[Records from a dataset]

----

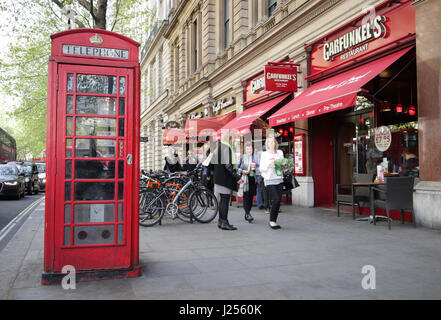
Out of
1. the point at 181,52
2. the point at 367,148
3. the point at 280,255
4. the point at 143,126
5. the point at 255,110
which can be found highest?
the point at 181,52

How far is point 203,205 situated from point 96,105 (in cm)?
500

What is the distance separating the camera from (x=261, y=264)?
5.00 meters

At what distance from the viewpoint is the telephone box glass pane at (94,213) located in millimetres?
4426

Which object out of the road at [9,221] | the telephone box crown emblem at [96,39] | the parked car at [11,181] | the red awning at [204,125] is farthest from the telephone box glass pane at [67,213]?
the parked car at [11,181]

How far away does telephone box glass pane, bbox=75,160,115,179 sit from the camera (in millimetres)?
4414

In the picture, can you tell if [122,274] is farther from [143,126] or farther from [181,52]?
[143,126]

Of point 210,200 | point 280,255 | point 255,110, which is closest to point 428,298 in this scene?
point 280,255

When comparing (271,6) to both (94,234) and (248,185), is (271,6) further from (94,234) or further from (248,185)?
(94,234)

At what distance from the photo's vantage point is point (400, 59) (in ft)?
29.3

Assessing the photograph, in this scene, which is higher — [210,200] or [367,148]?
[367,148]

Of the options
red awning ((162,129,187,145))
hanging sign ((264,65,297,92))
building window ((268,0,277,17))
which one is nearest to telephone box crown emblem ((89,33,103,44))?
hanging sign ((264,65,297,92))

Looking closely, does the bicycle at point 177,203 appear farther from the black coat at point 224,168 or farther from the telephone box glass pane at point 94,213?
the telephone box glass pane at point 94,213

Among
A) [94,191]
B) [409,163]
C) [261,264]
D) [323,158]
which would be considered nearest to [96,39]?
[94,191]

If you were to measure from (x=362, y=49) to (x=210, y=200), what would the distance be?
5.38 m
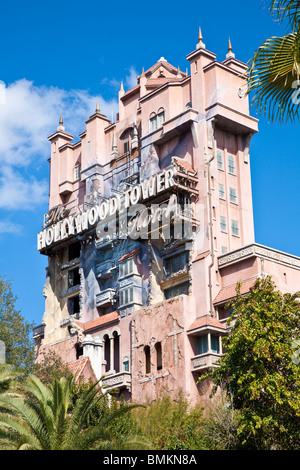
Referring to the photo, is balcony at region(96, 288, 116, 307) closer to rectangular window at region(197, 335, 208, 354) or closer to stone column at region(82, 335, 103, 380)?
stone column at region(82, 335, 103, 380)

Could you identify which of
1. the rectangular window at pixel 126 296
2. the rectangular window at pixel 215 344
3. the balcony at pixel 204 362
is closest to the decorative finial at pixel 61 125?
the rectangular window at pixel 126 296

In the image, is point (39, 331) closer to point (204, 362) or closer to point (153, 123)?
point (153, 123)

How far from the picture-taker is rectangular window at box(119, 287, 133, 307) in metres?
53.0

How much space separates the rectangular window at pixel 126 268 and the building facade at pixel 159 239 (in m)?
0.08

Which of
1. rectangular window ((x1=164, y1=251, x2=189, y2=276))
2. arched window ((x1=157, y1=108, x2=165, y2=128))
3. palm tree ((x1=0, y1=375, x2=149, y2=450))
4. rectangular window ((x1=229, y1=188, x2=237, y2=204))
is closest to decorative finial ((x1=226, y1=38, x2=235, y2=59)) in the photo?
arched window ((x1=157, y1=108, x2=165, y2=128))

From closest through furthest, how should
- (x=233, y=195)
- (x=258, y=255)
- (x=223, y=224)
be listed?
(x=258, y=255)
(x=223, y=224)
(x=233, y=195)

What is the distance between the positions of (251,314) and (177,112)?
27319mm

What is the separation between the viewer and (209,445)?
105 ft

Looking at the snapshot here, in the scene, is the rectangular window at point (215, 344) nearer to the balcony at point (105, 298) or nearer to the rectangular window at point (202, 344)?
the rectangular window at point (202, 344)

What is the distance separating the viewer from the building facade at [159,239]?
48000 millimetres

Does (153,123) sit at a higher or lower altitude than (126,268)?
higher

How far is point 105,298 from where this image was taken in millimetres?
55906

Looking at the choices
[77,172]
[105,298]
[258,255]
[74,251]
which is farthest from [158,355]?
[77,172]

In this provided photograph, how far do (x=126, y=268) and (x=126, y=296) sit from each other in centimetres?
202
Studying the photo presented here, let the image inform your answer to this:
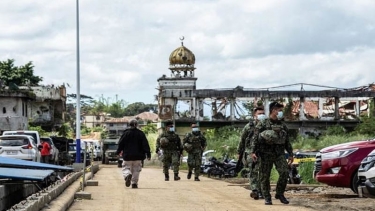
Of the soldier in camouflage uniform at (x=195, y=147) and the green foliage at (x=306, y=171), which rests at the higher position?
the soldier in camouflage uniform at (x=195, y=147)

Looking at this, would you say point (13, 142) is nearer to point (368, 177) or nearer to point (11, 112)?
point (368, 177)

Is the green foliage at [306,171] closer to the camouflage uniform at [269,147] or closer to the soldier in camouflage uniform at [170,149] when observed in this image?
the soldier in camouflage uniform at [170,149]

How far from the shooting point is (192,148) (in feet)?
84.7

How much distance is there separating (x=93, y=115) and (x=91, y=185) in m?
150

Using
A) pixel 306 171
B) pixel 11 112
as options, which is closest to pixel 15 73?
pixel 11 112

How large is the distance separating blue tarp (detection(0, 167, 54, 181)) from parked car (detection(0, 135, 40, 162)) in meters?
13.3

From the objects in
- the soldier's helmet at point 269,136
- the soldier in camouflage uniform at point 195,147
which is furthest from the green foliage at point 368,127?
the soldier's helmet at point 269,136

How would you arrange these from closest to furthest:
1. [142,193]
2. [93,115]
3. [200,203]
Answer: [200,203] < [142,193] < [93,115]

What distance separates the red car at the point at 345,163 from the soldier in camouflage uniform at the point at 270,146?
1.69 meters

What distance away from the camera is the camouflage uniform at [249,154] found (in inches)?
678

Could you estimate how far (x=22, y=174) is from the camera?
14.3 meters

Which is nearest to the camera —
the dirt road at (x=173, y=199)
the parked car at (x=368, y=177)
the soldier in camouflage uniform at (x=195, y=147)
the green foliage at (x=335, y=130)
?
the parked car at (x=368, y=177)

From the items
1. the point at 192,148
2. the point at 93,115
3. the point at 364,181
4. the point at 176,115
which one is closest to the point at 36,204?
the point at 364,181

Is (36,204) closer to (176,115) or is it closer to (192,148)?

----

● What to do
Please render the lines starting with the line that contains "From the items" and going on through the last line of the entries as a Markdown table with the columns Row and Line. Number each line in order, and leave out blank lines.

● Response
| Row | Line |
|---|---|
| 1 | From the items |
| 2 | 1. the point at 192,148 |
| 3 | 2. the point at 93,115 |
| 4 | 3. the point at 364,181 |
| 5 | 4. the point at 176,115 |
| 6 | which one is closest to the point at 36,204? |
| 7 | the point at 364,181 |
| 8 | Is (36,204) closer to (176,115) or is it closer to (192,148)? |